INFORMATION SUPPLIED:
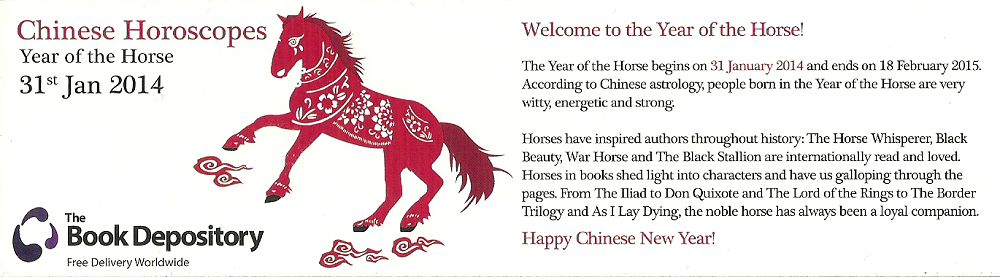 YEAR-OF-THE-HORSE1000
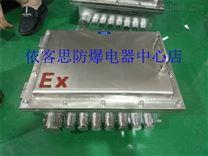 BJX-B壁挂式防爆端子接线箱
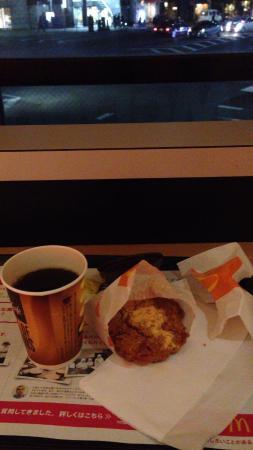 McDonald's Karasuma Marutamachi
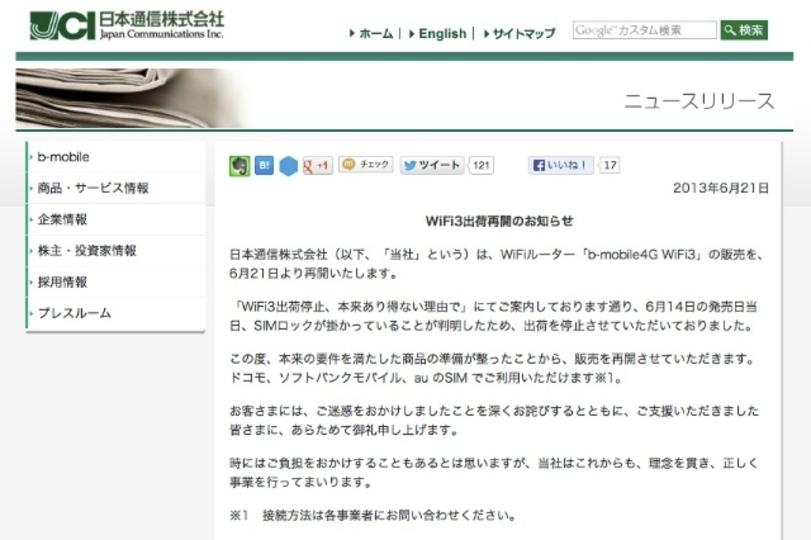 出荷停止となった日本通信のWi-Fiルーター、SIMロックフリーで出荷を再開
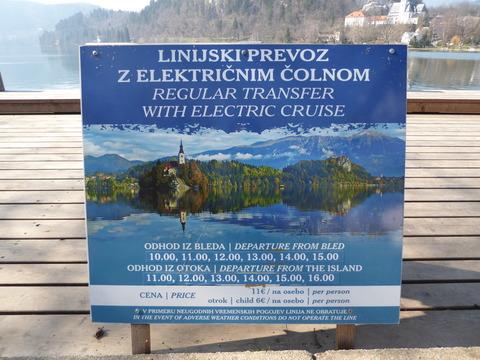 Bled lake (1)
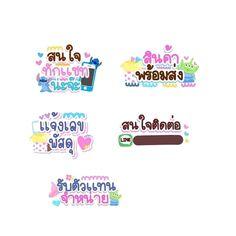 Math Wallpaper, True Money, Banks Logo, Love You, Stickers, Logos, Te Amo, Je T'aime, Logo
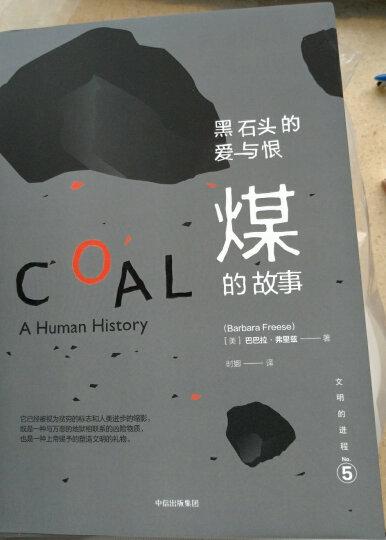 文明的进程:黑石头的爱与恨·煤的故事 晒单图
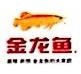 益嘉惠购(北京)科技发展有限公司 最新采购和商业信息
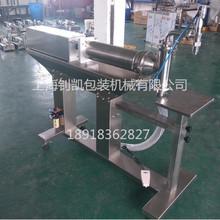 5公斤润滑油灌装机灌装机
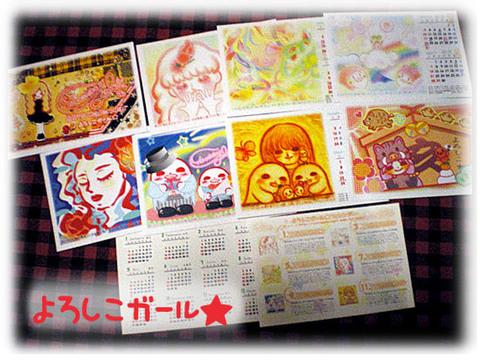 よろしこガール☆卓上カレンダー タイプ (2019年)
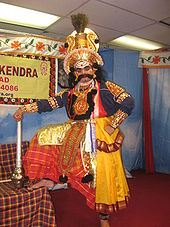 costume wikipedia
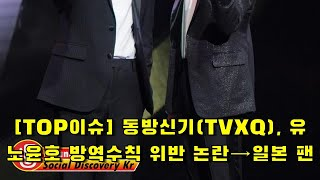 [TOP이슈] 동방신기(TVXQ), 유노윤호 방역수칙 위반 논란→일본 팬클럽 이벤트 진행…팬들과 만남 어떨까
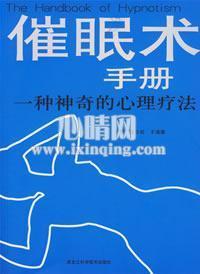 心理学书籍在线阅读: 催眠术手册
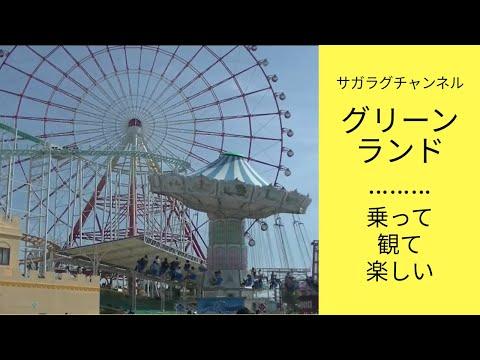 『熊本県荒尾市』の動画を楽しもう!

* * *

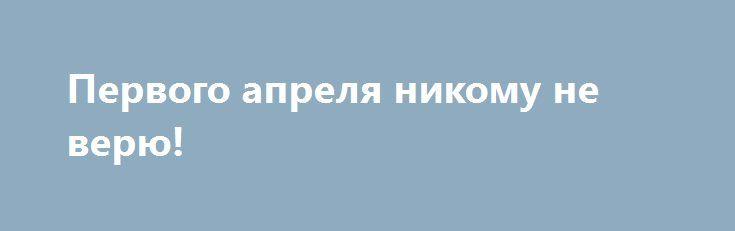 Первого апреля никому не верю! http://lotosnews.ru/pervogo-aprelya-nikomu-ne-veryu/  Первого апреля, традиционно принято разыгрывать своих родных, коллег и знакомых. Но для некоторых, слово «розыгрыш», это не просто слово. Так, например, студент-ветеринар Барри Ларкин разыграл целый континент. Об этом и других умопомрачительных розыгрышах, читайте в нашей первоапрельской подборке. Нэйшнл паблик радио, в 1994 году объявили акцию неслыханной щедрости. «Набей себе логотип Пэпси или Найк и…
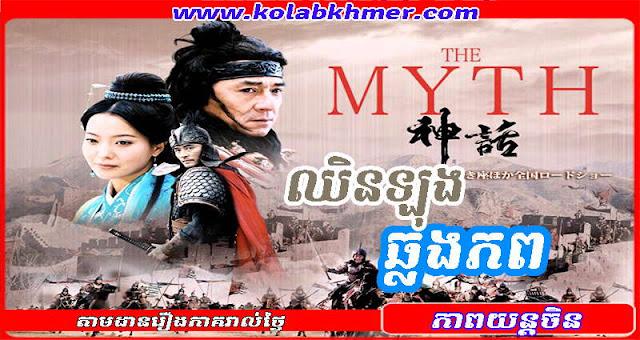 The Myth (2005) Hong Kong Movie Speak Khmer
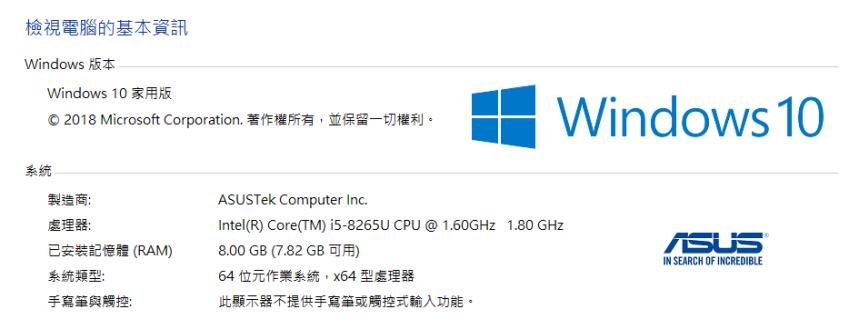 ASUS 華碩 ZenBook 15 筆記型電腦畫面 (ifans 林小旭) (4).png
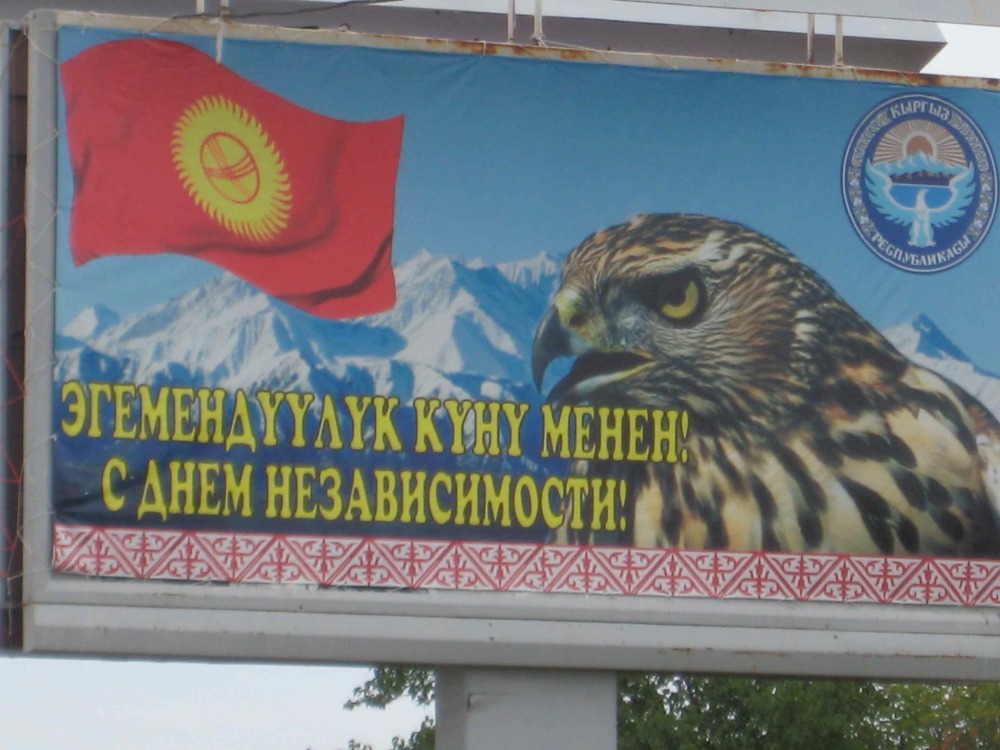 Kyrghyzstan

ASSIGNED TASK: The answer is the lines above from the one with "McDonald's Karasuma Marutamachi" to the one with "costume wikipedia", set down exactly, with no pictures.

ANSWER SECTION:
 McDonald's Karasuma Marutamachi
 出荷停止となった日本通信のWi-Fiルーター、SIMロックフリーで出荷を再開
 Bled lake (1)
 Math Wallpaper, True Money, Banks Logo, Love You, Stickers, Logos, Te Amo, Je T'aime, Logo
 文明的进程:黑石头的爱与恨·煤的故事 晒单图
 益嘉惠购(北京)科技发展有限公司 最新采购和商业信息
 5公斤润滑油灌装机灌装机
 よろしこガール☆卓上カレンダー タイプ (2019年)
 costume wikipedia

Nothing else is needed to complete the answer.